----- QUOTED PASSAGE

When Your Spouse Resents Your Startup
"If not now, when?" Amy Evans (who requested her real name not be used) asked herself that question, and her life changed. The attorney and mother of two had always wanted to be her own boss. So in 2013, at age 41, she opened an office rental business in the Midwest. Like many first-time entrepreneurs, Evans thought that owning her own business would afford her some freedom and lifestyle flexibility. Although 18-hour days quickly disabused her of that notion, she continues to savor the thrill of building her own thing.
That thrill hasn't been infectious. The way Evans's husband, Mike, sees it, he married a professional, not an entrepreneur. A practicing attorney himself, Mike has had trouble adjusting to his wife's new venture. His concerns are common among spouses of entrepreneurs: his wife's workaholism, the financial risks, and the fact that the family is suffering all the stressors of two working parents while enjoying the income of only one.
Though Mike doesn't directly subsidize Evans's business, he pays all the family's living expenses. That puts her in a bind. So long as Mike remains the sole breadwinner, she is assumed to be the default parent. If Mike needs to stay late at the office, he (understandably) feels that Evans should leave work and go home to the kids. For Evans, keeping the peace at home often means neglecting the company.
"Mike's not an entrepreneur; it's not in his DNA," Evans told me. "He's watched me fall into the time pit of the entrepreneur. He can't grasp that I need every waking moment to accomplish my goals."

----------
----- PROVIDED INFORMATION

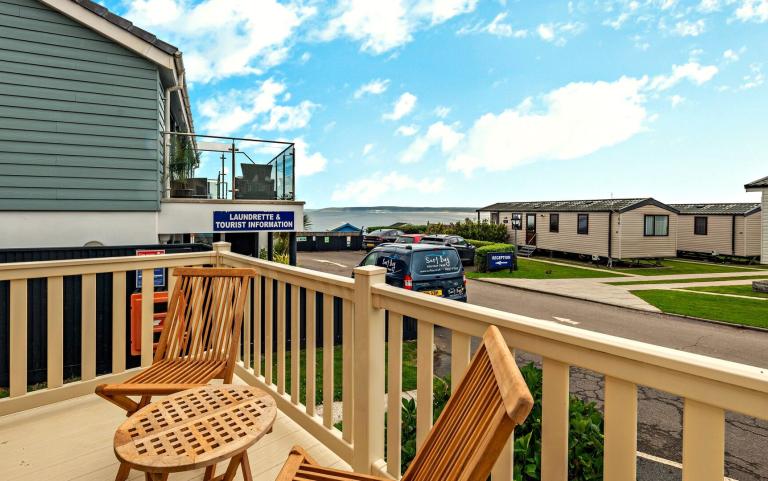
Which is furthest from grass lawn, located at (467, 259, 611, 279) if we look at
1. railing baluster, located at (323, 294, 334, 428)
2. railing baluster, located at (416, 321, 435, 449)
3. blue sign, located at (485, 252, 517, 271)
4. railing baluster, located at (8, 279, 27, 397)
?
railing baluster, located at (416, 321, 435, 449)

----------
----- PROVIDED INFORMATION

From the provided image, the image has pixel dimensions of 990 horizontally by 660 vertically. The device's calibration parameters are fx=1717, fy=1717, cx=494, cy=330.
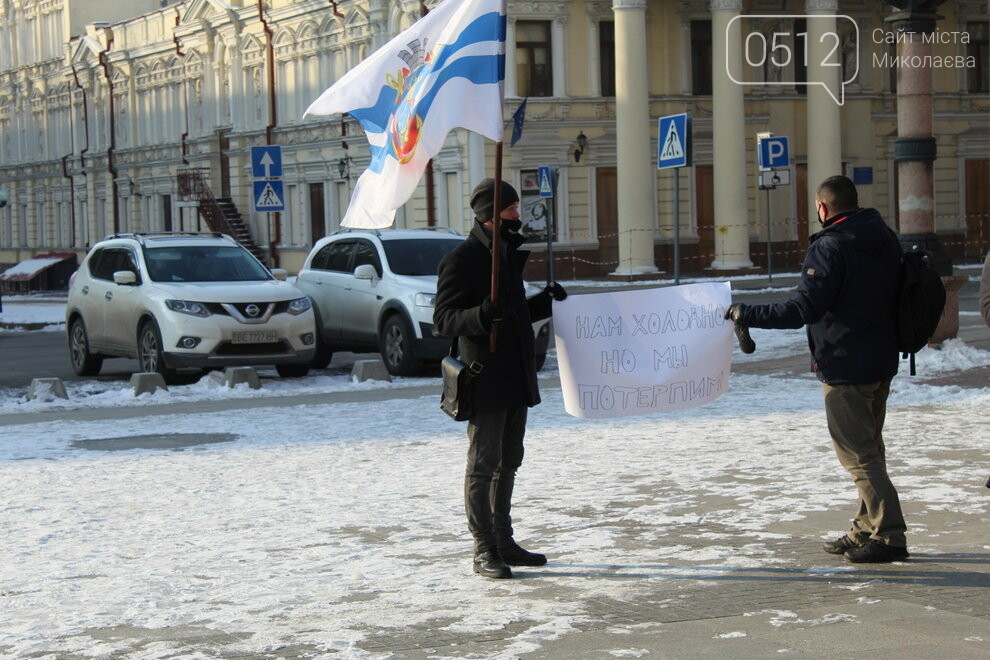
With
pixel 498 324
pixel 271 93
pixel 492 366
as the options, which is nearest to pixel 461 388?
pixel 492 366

----------
----- PROVIDED INFORMATION

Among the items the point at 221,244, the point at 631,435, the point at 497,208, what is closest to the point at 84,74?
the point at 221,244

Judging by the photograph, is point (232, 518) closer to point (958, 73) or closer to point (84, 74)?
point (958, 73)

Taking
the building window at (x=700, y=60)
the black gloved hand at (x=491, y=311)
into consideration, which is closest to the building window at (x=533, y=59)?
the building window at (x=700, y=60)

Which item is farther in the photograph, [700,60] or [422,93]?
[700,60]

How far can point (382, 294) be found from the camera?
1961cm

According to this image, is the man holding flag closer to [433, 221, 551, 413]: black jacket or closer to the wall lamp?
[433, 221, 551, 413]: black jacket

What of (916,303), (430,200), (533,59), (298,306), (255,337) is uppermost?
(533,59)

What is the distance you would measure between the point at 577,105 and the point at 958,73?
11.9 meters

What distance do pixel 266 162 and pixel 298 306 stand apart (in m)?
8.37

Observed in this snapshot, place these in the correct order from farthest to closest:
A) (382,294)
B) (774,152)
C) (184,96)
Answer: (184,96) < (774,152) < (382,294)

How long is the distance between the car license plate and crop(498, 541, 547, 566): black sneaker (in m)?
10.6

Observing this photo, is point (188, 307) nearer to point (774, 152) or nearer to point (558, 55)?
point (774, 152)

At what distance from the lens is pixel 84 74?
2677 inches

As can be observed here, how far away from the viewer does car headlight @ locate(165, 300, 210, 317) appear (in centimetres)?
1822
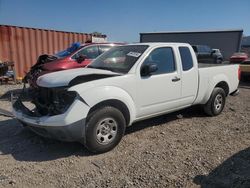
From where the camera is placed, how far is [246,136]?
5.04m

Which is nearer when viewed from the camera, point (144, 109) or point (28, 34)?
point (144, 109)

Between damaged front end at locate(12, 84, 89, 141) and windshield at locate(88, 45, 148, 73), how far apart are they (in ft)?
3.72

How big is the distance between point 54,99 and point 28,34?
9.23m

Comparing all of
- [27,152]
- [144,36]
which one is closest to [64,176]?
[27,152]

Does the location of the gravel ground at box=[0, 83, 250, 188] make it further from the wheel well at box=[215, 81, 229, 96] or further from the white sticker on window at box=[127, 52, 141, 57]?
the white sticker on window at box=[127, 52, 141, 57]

----------

» **COMPLETE THE FOLLOWING**:
a: Answer these questions from the article about Amy Evans's business:
(i) In what year did Evans open her office rental business?
(ii) What is Mike's profession?
(iii) Who pays all of the family's living expenses?
b: Echo everything in the article about Amy Evans's business from "When Your Spouse" down to "her own thing.".
c: Proceed with the article about Amy Evans's business, picking up after its final sentence.
None of the lines above are needed.

» **TASK-BY-TASK RESULTS**:
a:
(i) 2013
(ii) He is a practicing attorney.
(iii) Mike

b:
When Your Spouse Resents Your Startup
"If not now, when?" Amy Evans (who requested her real name not be used) asked herself that question, and her life changed. The attorney and mother of two had always wanted to be her own boss. So in 2013, at age 41, she opened an office rental business in the Midwest. Like many first-time entrepreneurs, Evans thought that owning her own business would afford her some freedom and lifestyle flexibility. Although 18-hour days quickly disabused her of that notion, she continues to savor the thrill of building her own thing.

c:
Like many spouses who support the family, Mike feels that Evans's pursuit of a dream is a luxury, while he puts in long hours for the paycheck and health insurance. He does enjoy his work at a boutique law firm. But, said Evans, "Someone in his position can feel cheated, simply with the knowledge that they're providing the security while the other person gets to spread their wings."
Things grow more complicated when the working spouse also supports the business. Though most couples, including Amy and Mike, make early commitments to keep business and family finances separate, young companies are like baby birds with gawping beaks, always needing to be fed. In such situations, joint checking accounts become hubs of domestic drama. The spouse deposits; the entrepreneur withdraws; and then the spouse withdraws from the entrepreneur in anger for not being consulted. Or the spouse demands a say in company expenditures, irritating the entrepreneur, who resents being slowed down or second-guessed.
So far, Evans has wisely avoided this trap, trying to finance her business on her own as much as possible. "I don't want to answer to anyone," she said. "I don't want anyone trying to override or judge my decisions in my business. That's one of the main reasons I became an entrepreneur--to be free of all that." She acknowledges that she could use the extra financial support that her husband could provide. "But I think it's healthier to set these sorts of boundaries," she said.
If the couple does wind up investing family money in Evans's startup, I'd urge them both to consider this infusion not as a donation but rather as a considered investment in a promising business. If it flourishes, then both spouses can take justifiable pride in the company's success.